- Task instructions -
Would you copy the lines below exactly and omit the images?

- Given data -
**********
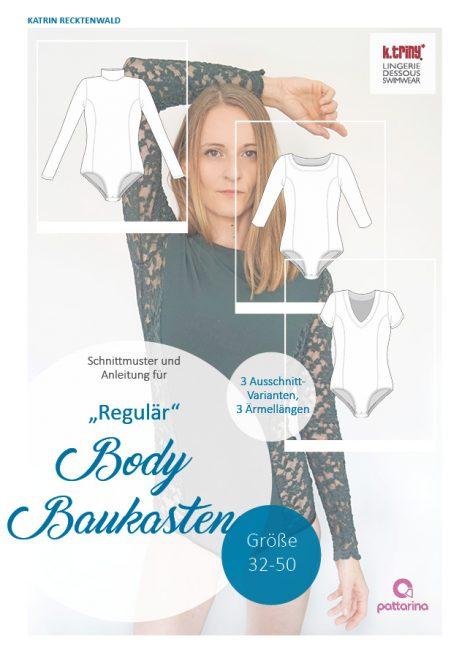 Body Schnittmuster in Regulär, Gr. 32-50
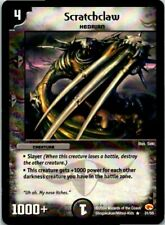 Duel Masters Card Scratchclaw Hedrian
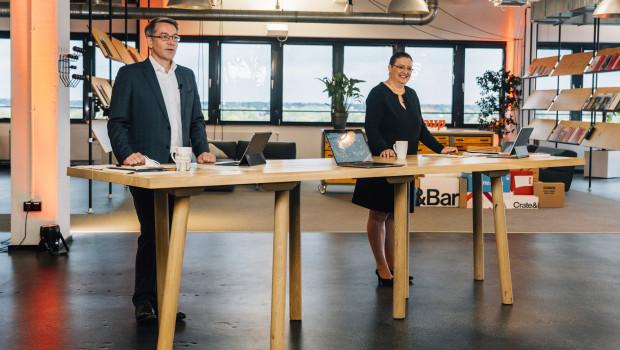 Alexander Birken undPetra Scharner-Wolff stellten bei der Bilanzpressekonferenz die Ergebnisse des abgelaufenen Geschäftsjahres 2020/21 vor.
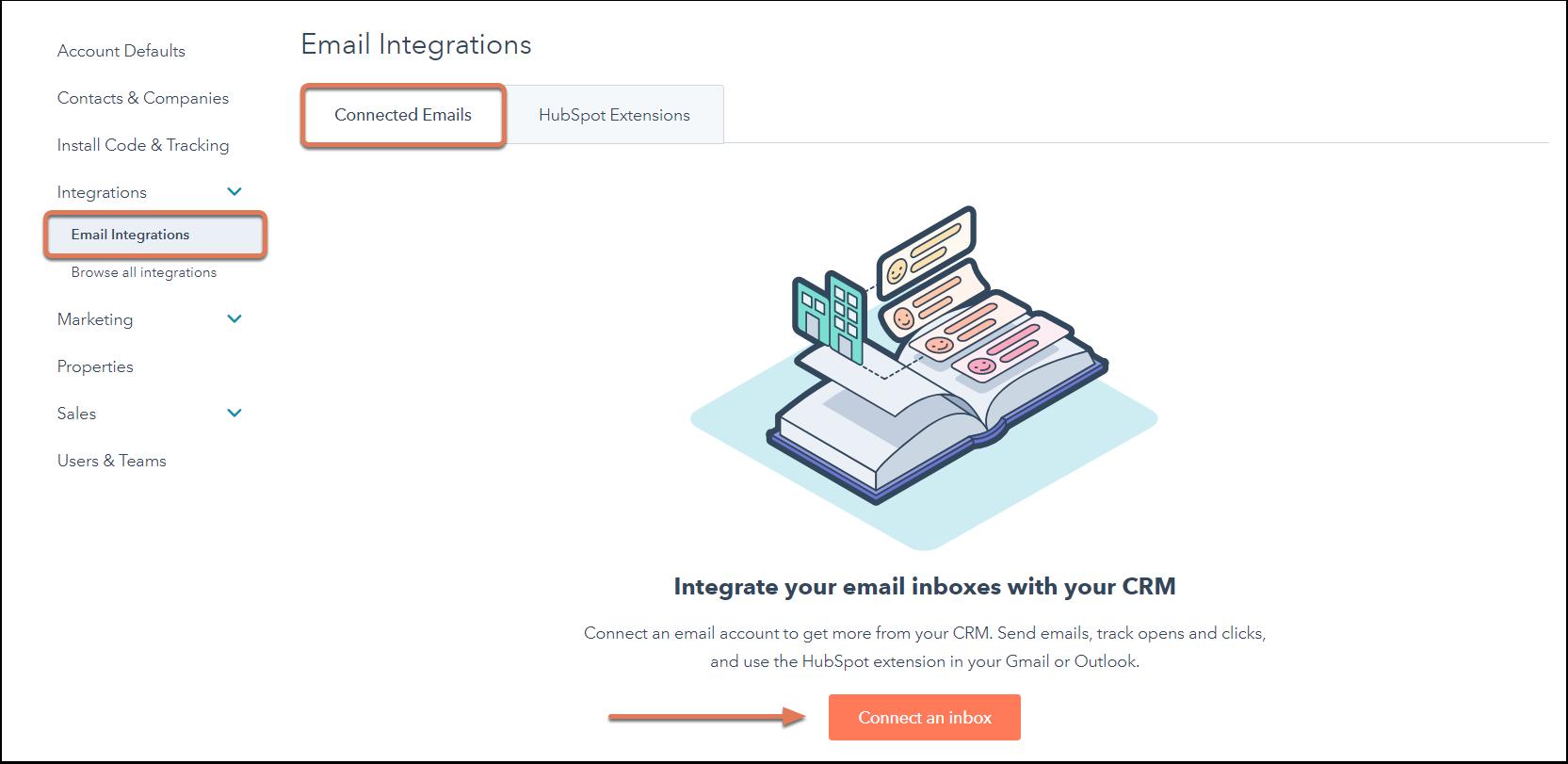 Conectar con Gmail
**********
- Answer section -
 Body Schnittmuster in Regulär, Gr. 32-50
 Duel Masters Card Scratchclaw Hedrian
 Alexander Birken undPetra Scharner-Wolff stellten bei der Bilanzpressekonferenz die Ergebnisse des abgelaufenen Geschäftsjahres 2020/21 vor.
 Conectar con Gmail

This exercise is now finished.